* [Prompt 1]:
In the listing, starting at the line that contains "Which is nearest to snow-covered" and ending at the end of the listing, substitute "camera position" for "shooting point" and give those lines again with everything else unchanged.

* [Page]:
◇ ◇ ◇ ◇ ◇ ◇ ◇

[Flac-dev] Idea to possibly improve flac?

Brian Willoughby brianw at sounds.wa.com
Fri Jan 7 21:31:47 PST 2011


On Jan 7, 2011, at 18:08, Declan Kelly wrote:
> On Fri, Jan 07, 2011 at 05:11:26PM -0800, brianw at sounds.wa.com wrote:
> [NIN 24/96]
>
>> Thanks!  That's interesting to note.  I think that I ended up with
>> the true 24/96 files, but I am curious: How do you tell whether you
>> have the full 24/96 or not?
>
> Extract to WAV, do a hex dump, and look for repeated 0x00 bytes.  
> Someone
> on the hydrogenaudio forums did that, reported it on the NIN  
> forums, and
> Reznor got the reissued 24/96 FLAC'd and seeded on tracker.nin.com  
> in a
> couple of days.

◇ ◇ ◇ ◇ ◇ ◇ ◇

* [Prompt 2]:
Name every person mentioned by name in the mailing-list post about improving flac.

◇ ◇ ◇ ◇ ◇ ◇ ◇

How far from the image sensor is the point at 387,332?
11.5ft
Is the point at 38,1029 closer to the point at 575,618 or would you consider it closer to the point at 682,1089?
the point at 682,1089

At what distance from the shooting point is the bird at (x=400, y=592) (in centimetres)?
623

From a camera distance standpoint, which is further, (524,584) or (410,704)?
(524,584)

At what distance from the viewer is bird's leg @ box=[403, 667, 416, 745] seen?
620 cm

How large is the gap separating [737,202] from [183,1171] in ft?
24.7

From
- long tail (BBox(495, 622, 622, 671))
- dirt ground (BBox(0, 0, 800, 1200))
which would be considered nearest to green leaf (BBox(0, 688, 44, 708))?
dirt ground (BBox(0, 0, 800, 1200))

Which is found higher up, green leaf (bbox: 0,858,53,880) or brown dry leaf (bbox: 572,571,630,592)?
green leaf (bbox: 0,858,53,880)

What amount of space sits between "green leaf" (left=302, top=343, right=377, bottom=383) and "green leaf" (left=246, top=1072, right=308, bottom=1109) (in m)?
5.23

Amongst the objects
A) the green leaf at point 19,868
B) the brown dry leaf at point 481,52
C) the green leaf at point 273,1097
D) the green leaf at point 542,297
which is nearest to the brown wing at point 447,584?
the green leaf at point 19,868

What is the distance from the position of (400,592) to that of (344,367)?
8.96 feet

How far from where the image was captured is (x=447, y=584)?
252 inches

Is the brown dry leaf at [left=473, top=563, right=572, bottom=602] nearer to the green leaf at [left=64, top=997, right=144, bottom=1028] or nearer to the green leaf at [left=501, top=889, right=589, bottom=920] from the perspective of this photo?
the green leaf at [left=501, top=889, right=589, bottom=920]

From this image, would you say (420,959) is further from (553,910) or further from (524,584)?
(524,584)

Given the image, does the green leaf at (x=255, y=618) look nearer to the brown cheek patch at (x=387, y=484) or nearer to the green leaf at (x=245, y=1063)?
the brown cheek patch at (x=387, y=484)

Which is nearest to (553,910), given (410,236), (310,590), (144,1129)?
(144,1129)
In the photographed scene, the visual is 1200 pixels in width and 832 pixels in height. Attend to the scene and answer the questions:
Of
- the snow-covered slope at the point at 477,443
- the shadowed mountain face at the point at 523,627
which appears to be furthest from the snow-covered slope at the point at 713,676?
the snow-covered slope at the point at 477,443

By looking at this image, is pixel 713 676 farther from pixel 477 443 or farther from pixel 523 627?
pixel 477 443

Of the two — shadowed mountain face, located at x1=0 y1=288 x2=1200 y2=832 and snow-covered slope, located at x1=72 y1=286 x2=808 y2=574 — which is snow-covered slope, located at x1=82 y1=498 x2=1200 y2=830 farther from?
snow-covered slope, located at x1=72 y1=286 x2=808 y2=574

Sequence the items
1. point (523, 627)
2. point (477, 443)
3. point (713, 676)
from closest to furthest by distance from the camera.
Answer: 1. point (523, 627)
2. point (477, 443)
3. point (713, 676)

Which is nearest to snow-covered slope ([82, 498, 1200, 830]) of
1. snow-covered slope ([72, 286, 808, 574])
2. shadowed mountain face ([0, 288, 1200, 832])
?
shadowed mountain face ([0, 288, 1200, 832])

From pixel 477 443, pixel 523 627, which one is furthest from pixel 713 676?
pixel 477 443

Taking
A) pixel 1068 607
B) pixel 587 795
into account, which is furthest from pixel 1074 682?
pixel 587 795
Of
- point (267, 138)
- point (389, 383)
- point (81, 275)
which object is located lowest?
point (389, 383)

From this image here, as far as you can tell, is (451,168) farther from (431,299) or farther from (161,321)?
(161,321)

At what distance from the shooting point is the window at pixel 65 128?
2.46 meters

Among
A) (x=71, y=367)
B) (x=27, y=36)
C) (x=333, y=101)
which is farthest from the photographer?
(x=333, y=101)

◇ ◇ ◇ ◇ ◇ ◇ ◇

* [Written response 1]:
Which is nearest to snow-covered slope ([82, 498, 1200, 830]) of
1. snow-covered slope ([72, 286, 808, 574])
2. shadowed mountain face ([0, 288, 1200, 832])
?
shadowed mountain face ([0, 288, 1200, 832])

From pixel 477 443, pixel 523 627, which one is furthest from pixel 713 676?
pixel 477 443

Taking
A) pixel 1068 607
B) pixel 587 795
into account, which is furthest from pixel 1074 682?
pixel 587 795
Of
- point (267, 138)
- point (389, 383)
- point (81, 275)
which object is located lowest?
point (389, 383)

From this image here, as far as you can tell, is (451,168) farther from (431,299) or farther from (161,321)?
(161,321)

At what distance from the camera position is the window at pixel 65 128?
2.46 meters

Among
A) (x=71, y=367)
B) (x=27, y=36)
C) (x=333, y=101)
which is farthest from the photographer?
(x=333, y=101)

* [Written response 2]:
Brian Willoughby, Declan Kelly, Reznor